Voor de weefselkwaliteit en het rendement van het weefproces is het verder ook bijzonder voordelig als de eerste en de tweede groep zich respectievelijk in een linkergedeelte en een rechtergedeelte van de rietopening bevinden, terwijl minstens één spankettingdraad van de eerste groep zich langs de rechterzijde van de poolkettingdraden van die groep uitstrekt in de rietopening, en minstens één spankettingdraad van de tweede groep zich langs de linkerzijde van de poolkettingdraden van die groep uitstrekt in de rietopening.
De spankettingdraden weerhouden de poolkettingdraden van elke groep zodat ze zich niet te veel zijdelings (in inslagrichting) in de rietopening verplaatsen en in hun respectievelijk gedeelte van de rietopening gehouden worden. Op die manier voorkomt men dat de poolkettingdraden van een kettingdraadsysteem pooltuften vormen in posities die te veel afwijken van de voor het kettingdraadsysteem voorziene lijn.
De kettingdraden strekken zich bij voorkeur zo uit door de openingen van het weefriet dat N kettingdraadsystemen telkens verdeeld zijn over N openingen of N + 1 openingen van het weefriet. N is hierbij het aantal kettingdraadsystemen dat per meter op de weefmachine is voorzien.
In zijn meest voorkeurdragende vorm wordt de weefinethode toegepast op een driegrijper-weefmachine, en worden in de opeenvolgende inslaginbrengcycli, telkens drie inslagdraden op respectievelijke inbrengniveaus ingebracht tussen de kettingdraden.
Hierdoor bekomt men het voordeel dat de niet-poolvormende poolkettingdraden in het bovenste en het onderste grondweefsel gestrekt kunnen ingebonden worden zonder dat hun positie ten opzichte van de drie inslaginbrengniveaus moet gewijzigd worden.
Zo kan men met drie grijpers bijvoorbeeld in de opeenvolgende inbrengcycli telkens een bovenste, een middelste en een onderste inslagdraad inbrengen op drie verschillende inbrengniveaus, en daarbij de kettingdraden in elke inbrengcyclus zo positioneren ten opzichte van die inbrengniveaus dat afwisselend (i) de bovenste en de middelste inslagdraad in het bovenste weefsel wordt ingebonden terwijl de onderste inslagdraad in het onderste weefsel wordt ingebonden, en (ii) de bovenste inslagdraad in het bovenste weefsel wordt ingebonden terwijl de middelste en de onderste inslagdraad in het onderste weefsel worden ingebonden.

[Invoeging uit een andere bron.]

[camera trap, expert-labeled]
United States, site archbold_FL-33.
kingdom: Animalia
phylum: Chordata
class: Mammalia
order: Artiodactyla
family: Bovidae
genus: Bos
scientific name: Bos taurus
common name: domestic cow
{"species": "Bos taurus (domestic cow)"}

In de opeenvolgende inbrengcycli wordt dan bij voorkeur ook afwisselend (i) de bovenste inslagdraad in het bovenste weefsel aan de rugzijde van het grondweefsel gebracht en niet door de bindkettingdraden ingebonden, en (ii) de onderste inslagdraad in het onderste weefsel aan de rugzijde van het grondweefsel gebracht en niet door de bindkettingdraden ingebonden
De niet-poolvormende poolkettingdraden die in het bovenste weefsel moeten worden ingebonden kunnen dan gepositioneerd blijven op een niveau tussen het bovenste en het middelste inbrengniveau, terwijl de niet-poolvormende poolkettingdraden die in het onderste weefsel moeten worden ingebonden gepositioneerd kunnen blijven op een niveau tussen het middelste en het onderste inbrengniveau. Deze poolkettingdraden moeten dus niet bewogen worden gedurende het weefprocédé.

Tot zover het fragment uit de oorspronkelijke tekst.